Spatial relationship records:

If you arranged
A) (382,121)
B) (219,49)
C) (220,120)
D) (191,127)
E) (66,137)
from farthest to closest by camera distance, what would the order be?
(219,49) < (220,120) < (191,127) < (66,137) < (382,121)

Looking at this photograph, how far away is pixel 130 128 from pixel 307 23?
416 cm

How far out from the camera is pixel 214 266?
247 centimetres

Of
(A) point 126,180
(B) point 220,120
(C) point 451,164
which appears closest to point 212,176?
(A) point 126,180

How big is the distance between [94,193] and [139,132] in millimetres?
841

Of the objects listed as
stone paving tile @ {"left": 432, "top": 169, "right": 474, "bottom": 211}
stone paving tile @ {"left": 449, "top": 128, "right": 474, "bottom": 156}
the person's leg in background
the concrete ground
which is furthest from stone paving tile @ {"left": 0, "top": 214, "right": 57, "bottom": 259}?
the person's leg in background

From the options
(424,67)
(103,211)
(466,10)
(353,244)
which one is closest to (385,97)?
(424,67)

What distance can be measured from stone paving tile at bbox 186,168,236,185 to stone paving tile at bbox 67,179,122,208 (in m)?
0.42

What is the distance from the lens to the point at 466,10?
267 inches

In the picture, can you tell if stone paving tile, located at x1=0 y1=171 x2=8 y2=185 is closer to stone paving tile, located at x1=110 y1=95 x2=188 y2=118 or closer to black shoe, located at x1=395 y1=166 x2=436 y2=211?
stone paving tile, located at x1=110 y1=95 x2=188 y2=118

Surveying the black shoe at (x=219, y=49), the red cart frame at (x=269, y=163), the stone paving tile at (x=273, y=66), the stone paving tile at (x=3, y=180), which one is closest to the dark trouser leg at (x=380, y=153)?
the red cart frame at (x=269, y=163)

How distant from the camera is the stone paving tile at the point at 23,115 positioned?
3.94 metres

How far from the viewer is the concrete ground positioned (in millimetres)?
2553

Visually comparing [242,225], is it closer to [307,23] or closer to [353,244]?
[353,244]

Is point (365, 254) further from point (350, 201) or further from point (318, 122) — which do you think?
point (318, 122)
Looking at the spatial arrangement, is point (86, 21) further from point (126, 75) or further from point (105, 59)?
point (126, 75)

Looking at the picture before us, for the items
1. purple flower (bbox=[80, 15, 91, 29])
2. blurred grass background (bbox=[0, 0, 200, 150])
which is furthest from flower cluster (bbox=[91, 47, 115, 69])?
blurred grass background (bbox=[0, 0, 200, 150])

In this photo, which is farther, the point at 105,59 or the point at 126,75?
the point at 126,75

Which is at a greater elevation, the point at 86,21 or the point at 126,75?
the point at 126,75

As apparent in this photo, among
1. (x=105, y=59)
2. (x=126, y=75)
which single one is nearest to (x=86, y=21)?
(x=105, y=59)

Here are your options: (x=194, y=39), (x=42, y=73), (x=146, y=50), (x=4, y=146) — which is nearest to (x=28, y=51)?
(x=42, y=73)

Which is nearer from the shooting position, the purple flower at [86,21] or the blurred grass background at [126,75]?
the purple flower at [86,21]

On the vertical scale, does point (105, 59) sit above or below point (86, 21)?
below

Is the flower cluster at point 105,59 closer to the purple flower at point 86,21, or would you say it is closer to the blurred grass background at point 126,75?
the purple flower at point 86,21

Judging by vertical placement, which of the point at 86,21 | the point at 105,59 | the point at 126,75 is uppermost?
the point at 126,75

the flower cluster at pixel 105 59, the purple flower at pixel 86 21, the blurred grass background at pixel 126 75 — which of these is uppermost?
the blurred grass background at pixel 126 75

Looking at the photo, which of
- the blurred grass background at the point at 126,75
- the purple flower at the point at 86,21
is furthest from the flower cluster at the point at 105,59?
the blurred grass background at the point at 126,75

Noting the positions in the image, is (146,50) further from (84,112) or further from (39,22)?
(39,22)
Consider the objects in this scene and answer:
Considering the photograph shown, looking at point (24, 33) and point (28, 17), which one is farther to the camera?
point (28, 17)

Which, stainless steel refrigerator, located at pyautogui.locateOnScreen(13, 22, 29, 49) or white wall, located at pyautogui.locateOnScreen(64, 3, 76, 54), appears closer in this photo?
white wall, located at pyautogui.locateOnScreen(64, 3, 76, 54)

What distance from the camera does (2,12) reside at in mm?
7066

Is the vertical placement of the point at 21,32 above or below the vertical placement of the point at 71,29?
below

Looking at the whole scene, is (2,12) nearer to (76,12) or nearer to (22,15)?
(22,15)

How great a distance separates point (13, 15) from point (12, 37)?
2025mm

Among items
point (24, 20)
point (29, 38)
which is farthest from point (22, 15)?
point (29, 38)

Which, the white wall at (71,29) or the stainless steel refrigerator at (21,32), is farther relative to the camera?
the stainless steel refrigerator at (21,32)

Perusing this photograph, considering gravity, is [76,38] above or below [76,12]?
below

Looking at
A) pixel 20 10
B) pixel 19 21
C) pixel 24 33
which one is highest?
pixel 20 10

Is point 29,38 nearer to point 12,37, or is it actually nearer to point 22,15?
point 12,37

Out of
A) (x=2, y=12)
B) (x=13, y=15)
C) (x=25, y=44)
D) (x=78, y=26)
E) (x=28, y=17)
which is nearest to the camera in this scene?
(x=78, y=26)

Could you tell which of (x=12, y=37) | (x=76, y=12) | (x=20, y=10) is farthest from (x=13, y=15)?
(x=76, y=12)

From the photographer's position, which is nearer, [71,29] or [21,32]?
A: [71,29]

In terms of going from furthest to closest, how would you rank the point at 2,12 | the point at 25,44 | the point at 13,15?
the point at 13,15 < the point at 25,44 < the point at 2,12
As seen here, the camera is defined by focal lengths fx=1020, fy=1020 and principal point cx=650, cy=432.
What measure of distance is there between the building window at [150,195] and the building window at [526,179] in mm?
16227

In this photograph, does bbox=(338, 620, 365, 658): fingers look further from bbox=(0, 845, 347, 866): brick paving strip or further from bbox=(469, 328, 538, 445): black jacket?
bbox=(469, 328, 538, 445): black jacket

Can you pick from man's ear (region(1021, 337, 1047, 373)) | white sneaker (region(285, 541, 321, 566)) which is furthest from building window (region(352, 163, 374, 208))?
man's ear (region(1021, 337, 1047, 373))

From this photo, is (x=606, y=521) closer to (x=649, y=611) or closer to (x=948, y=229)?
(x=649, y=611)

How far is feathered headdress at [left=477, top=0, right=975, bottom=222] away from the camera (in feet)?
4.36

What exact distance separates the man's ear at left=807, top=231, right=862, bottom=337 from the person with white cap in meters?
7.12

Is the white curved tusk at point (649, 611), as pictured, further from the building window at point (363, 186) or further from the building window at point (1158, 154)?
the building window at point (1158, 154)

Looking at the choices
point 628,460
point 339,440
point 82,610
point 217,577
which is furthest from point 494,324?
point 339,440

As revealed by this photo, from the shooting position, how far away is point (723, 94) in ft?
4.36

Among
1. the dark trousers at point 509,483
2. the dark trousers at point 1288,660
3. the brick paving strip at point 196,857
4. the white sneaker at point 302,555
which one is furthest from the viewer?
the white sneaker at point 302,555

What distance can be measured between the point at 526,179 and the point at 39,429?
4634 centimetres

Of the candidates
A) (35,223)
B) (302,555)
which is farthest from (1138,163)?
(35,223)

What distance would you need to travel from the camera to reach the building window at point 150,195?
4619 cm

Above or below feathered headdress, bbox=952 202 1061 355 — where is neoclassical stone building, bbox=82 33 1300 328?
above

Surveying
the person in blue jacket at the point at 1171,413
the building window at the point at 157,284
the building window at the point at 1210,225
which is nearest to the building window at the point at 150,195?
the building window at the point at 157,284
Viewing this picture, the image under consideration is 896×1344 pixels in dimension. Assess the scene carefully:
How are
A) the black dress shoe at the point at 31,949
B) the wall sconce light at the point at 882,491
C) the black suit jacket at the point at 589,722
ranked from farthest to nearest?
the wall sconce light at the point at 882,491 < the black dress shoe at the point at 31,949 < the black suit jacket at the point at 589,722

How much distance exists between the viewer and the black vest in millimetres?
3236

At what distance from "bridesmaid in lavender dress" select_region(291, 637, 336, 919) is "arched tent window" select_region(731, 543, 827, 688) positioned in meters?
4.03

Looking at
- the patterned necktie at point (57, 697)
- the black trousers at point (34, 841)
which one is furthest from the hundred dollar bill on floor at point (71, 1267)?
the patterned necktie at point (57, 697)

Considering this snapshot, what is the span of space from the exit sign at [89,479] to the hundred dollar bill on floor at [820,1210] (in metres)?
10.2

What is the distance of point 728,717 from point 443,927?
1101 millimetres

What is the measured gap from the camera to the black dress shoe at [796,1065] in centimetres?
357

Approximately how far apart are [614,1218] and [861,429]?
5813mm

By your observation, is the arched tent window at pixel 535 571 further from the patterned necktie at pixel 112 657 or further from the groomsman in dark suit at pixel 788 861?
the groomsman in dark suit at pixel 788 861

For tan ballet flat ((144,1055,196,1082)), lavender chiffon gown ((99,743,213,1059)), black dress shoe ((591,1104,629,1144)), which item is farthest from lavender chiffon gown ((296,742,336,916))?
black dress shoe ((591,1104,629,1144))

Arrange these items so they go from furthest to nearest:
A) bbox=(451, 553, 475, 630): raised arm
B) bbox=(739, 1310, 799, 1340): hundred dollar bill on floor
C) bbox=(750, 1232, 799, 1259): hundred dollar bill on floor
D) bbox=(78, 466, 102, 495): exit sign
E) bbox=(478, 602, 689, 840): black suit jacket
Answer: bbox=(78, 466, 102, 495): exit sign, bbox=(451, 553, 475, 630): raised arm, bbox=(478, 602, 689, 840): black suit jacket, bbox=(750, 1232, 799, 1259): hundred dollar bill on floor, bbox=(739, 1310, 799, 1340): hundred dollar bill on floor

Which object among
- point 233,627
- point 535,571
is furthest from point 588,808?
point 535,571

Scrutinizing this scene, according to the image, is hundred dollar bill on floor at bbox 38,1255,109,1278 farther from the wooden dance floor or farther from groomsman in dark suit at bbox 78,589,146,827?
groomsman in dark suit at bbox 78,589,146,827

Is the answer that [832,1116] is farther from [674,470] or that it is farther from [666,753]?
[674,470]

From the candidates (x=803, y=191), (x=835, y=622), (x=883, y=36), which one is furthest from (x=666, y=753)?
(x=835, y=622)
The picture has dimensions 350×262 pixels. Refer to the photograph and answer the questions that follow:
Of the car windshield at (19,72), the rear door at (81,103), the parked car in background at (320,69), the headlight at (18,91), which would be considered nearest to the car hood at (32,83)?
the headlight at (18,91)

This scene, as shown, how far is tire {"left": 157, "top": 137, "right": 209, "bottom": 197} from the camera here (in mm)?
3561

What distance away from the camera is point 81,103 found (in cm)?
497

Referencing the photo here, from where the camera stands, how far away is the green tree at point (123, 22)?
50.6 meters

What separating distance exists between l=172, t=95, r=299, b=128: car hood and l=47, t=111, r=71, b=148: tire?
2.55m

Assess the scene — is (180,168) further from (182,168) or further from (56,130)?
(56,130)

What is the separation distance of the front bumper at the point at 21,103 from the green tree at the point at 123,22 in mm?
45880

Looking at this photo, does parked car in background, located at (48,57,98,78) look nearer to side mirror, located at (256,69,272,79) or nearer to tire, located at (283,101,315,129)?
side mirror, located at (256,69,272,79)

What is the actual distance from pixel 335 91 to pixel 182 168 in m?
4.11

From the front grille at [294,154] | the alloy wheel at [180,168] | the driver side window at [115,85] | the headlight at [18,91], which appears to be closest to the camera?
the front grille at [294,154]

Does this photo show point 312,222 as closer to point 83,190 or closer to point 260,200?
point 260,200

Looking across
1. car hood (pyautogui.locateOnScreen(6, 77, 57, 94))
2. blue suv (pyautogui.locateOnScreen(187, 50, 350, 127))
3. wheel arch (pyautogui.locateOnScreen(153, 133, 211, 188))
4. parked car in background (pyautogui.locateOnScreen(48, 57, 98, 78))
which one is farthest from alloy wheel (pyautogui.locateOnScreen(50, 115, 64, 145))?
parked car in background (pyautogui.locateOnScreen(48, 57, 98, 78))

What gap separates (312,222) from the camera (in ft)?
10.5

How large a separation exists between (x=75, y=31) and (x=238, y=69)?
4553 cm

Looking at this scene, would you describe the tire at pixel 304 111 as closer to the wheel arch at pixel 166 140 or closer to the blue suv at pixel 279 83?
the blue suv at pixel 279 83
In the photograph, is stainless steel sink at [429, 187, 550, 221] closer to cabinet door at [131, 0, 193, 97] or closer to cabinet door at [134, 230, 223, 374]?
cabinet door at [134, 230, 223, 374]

THE REQUEST: Count the lines in the rows above that contain the string "away", with case counting, and give only the number.

SOLUTION TO THE EXERCISE: 5